## Records shown
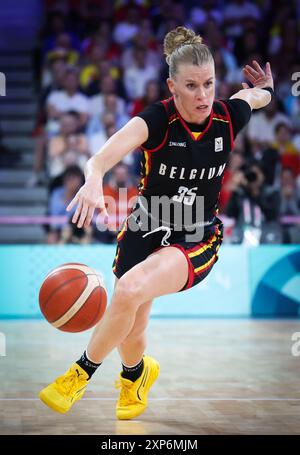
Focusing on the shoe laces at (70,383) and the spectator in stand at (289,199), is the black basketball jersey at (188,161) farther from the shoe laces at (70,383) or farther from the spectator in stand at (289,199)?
the spectator in stand at (289,199)

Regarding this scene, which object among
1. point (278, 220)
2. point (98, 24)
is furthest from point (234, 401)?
point (98, 24)

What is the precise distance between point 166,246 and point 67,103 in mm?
8753

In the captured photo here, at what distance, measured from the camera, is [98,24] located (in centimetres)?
1470

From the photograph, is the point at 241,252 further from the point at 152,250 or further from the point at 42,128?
the point at 152,250

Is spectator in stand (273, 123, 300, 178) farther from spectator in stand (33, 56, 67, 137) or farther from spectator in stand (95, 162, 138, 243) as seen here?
spectator in stand (33, 56, 67, 137)

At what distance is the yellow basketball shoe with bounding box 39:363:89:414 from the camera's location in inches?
186

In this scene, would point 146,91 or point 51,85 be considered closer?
point 146,91

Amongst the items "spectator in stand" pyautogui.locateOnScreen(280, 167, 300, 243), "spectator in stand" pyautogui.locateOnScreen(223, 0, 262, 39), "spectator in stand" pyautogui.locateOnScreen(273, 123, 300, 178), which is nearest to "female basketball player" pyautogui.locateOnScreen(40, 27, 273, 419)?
"spectator in stand" pyautogui.locateOnScreen(280, 167, 300, 243)

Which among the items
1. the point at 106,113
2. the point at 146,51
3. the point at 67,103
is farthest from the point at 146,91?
the point at 67,103

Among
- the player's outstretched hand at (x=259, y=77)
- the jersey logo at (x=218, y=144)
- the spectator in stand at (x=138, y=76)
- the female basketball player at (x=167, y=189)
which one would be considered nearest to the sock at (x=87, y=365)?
the female basketball player at (x=167, y=189)

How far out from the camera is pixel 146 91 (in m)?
13.1

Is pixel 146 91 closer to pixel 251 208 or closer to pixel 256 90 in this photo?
pixel 251 208

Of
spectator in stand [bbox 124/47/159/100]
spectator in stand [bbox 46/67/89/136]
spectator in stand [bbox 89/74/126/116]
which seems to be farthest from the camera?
spectator in stand [bbox 124/47/159/100]

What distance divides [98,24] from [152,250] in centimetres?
1034
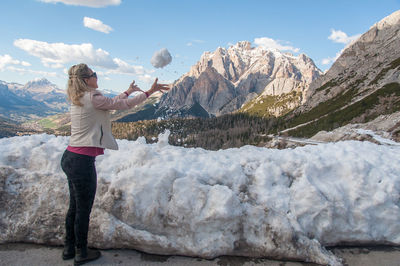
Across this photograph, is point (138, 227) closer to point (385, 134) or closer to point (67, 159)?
point (67, 159)

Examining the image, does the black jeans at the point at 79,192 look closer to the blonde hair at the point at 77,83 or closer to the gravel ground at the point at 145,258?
the gravel ground at the point at 145,258

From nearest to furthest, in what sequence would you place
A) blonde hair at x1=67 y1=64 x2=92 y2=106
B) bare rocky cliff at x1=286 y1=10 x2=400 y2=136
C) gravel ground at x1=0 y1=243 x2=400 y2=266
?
blonde hair at x1=67 y1=64 x2=92 y2=106, gravel ground at x1=0 y1=243 x2=400 y2=266, bare rocky cliff at x1=286 y1=10 x2=400 y2=136

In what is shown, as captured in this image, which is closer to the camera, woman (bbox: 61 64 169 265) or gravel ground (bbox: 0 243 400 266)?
woman (bbox: 61 64 169 265)

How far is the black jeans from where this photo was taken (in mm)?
5234

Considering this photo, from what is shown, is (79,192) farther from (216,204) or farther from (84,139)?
(216,204)

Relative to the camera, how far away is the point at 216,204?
594cm

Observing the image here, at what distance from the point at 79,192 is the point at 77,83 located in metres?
2.30

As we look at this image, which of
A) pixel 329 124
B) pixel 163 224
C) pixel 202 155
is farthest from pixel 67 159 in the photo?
pixel 329 124

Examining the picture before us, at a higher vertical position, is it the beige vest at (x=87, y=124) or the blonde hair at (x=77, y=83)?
the blonde hair at (x=77, y=83)

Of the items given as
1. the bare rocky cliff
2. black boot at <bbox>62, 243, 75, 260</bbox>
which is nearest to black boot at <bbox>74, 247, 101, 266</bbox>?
black boot at <bbox>62, 243, 75, 260</bbox>

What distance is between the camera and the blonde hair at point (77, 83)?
508cm

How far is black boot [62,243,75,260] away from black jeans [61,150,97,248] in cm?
6

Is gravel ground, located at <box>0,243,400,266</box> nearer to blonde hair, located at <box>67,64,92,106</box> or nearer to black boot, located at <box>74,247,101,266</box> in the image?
black boot, located at <box>74,247,101,266</box>

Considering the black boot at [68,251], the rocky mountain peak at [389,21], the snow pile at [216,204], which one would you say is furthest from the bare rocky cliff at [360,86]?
the black boot at [68,251]
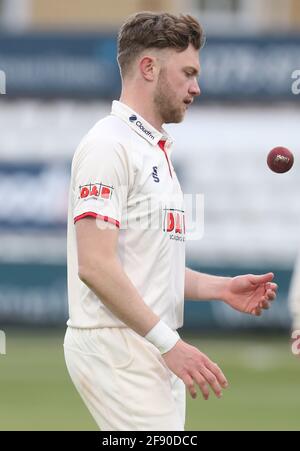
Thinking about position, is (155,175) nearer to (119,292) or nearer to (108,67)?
(119,292)

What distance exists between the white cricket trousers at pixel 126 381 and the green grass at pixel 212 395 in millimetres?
6121

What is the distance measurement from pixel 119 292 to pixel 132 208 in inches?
17.5

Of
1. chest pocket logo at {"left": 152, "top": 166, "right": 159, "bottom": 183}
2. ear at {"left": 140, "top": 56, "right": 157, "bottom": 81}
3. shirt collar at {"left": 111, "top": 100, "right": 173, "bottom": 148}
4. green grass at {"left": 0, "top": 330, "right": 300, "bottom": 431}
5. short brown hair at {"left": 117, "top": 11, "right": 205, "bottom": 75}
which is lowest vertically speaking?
green grass at {"left": 0, "top": 330, "right": 300, "bottom": 431}

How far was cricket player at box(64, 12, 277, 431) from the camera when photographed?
5.77 metres

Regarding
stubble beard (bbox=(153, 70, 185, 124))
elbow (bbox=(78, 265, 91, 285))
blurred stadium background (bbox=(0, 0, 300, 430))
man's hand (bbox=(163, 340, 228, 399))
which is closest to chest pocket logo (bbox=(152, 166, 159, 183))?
stubble beard (bbox=(153, 70, 185, 124))

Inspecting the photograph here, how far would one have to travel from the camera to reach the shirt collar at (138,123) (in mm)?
6168

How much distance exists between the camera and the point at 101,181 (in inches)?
230

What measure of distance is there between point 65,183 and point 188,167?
67.1 inches

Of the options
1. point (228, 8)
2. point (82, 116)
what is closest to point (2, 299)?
point (82, 116)

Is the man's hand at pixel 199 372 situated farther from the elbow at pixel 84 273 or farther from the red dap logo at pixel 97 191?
the red dap logo at pixel 97 191

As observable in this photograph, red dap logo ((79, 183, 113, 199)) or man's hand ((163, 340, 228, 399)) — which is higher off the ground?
red dap logo ((79, 183, 113, 199))

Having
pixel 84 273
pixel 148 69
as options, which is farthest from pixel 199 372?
pixel 148 69

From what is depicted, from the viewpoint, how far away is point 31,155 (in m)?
19.5

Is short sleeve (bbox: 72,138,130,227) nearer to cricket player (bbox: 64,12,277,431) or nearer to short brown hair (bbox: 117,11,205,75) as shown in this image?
cricket player (bbox: 64,12,277,431)
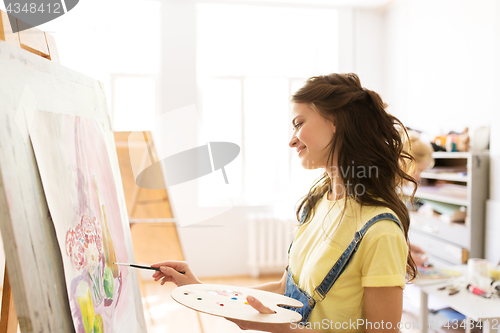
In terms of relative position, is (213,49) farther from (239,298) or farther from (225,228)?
(239,298)

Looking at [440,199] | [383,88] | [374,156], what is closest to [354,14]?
[383,88]

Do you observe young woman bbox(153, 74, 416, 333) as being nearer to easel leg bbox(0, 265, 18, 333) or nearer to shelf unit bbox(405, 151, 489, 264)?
easel leg bbox(0, 265, 18, 333)

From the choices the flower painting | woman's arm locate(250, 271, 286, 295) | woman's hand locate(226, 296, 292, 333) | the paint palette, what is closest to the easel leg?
the flower painting

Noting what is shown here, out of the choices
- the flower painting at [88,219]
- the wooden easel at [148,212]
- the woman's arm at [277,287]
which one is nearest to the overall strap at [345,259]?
the woman's arm at [277,287]

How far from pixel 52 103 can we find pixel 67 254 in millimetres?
360

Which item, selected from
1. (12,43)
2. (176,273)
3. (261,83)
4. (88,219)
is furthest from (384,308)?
(261,83)

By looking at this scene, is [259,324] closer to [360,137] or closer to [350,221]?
[350,221]

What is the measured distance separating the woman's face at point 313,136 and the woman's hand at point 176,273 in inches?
20.0

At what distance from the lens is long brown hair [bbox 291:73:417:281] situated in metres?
0.94

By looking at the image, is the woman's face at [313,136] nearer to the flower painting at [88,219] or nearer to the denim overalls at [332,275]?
the denim overalls at [332,275]

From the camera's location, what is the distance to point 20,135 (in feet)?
2.37

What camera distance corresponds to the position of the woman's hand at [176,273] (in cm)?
111

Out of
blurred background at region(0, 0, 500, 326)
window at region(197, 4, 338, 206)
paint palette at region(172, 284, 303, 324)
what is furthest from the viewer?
window at region(197, 4, 338, 206)

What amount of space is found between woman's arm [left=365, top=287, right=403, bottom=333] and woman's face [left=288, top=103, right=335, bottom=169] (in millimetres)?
356
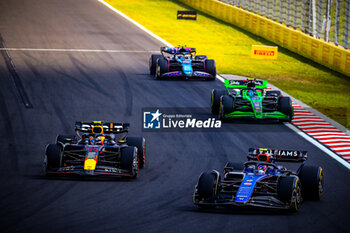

## The task
Extract every line of the rows above that contains the string "centimetres", matching case exactly.

## Task answer
In the captured photo here, at what distance, measured from the camera, is [98,24] located (in centimetres)?
What distance divides [98,24] from [152,250] in centimetres?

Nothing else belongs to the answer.